Across the entries below, count the lines that contain the word "https" and reply with that number only.

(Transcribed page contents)

╭──

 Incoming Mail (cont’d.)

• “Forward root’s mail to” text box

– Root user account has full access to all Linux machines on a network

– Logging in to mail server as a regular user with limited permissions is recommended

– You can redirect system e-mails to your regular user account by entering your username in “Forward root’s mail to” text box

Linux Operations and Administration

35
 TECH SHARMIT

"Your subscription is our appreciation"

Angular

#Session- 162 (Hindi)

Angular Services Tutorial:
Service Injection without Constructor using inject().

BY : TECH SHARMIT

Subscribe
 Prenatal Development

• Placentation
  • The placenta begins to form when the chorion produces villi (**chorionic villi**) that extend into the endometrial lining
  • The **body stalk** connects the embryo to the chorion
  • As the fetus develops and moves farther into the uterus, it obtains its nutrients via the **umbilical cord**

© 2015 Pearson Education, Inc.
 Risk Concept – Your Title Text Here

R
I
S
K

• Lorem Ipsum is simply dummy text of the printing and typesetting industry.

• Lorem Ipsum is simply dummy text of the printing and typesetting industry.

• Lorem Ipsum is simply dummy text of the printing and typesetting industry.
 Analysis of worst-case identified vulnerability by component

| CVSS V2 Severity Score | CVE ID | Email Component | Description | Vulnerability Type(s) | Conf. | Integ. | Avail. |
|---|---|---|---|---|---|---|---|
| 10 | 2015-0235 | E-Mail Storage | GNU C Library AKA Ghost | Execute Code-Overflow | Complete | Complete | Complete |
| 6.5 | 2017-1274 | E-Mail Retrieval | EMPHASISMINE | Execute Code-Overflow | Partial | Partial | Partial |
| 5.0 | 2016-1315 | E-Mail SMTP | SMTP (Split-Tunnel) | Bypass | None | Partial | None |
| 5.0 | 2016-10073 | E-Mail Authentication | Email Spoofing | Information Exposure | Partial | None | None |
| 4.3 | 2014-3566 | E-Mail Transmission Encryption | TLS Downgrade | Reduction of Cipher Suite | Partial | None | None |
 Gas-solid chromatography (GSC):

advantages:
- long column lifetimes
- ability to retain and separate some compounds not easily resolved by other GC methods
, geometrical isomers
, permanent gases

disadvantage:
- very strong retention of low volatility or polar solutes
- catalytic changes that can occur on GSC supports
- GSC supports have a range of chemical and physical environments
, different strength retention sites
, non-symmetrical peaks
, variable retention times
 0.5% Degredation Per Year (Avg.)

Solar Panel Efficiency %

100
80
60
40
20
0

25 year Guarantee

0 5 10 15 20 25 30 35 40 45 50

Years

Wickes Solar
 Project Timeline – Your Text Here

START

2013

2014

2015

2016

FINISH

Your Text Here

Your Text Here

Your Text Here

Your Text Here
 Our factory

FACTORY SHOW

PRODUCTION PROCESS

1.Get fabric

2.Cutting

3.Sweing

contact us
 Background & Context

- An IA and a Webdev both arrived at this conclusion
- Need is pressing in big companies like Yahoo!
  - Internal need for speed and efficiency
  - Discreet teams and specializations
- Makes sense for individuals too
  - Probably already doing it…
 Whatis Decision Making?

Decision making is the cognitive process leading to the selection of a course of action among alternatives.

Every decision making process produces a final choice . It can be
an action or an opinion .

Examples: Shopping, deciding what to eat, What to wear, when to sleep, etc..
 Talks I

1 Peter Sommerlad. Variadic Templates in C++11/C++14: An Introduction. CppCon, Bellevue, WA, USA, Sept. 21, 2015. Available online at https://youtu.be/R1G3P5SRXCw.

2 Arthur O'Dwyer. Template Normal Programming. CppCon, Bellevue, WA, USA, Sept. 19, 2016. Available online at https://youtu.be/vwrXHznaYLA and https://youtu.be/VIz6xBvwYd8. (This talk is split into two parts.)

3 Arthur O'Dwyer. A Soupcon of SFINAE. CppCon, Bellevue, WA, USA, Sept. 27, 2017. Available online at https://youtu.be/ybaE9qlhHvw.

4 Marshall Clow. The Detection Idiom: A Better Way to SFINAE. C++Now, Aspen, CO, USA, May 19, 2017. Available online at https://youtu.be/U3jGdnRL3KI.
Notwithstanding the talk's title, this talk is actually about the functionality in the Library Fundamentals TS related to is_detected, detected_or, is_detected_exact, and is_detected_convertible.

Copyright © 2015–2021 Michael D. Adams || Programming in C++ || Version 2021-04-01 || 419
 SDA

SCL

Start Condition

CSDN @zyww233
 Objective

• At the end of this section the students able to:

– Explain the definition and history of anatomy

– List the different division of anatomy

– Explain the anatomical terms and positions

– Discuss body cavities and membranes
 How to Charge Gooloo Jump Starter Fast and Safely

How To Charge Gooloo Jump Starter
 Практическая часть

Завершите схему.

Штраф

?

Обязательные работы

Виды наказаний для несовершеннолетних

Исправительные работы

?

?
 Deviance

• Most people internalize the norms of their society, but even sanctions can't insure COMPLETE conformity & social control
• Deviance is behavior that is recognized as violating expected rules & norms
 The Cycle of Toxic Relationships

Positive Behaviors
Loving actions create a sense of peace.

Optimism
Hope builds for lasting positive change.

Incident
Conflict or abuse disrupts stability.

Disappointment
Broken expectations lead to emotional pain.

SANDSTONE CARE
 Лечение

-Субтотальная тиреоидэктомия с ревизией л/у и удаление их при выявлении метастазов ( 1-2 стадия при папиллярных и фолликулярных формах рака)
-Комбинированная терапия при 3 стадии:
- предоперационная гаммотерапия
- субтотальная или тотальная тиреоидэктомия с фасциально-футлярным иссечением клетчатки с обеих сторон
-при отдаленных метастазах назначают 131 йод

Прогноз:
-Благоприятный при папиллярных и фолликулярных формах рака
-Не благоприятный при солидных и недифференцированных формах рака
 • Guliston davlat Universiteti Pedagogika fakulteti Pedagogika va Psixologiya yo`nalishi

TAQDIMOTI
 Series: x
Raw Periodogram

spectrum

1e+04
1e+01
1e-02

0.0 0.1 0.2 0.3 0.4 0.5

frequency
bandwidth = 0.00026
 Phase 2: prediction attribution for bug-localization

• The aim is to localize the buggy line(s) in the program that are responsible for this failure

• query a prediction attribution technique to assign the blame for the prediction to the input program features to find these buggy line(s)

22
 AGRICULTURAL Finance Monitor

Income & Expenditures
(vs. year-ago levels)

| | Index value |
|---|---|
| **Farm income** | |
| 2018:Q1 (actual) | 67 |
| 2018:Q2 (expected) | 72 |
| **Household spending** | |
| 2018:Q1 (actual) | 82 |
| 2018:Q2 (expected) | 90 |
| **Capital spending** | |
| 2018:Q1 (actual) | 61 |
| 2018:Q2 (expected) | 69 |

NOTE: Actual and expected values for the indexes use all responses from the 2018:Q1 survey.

╰──

Final answer
4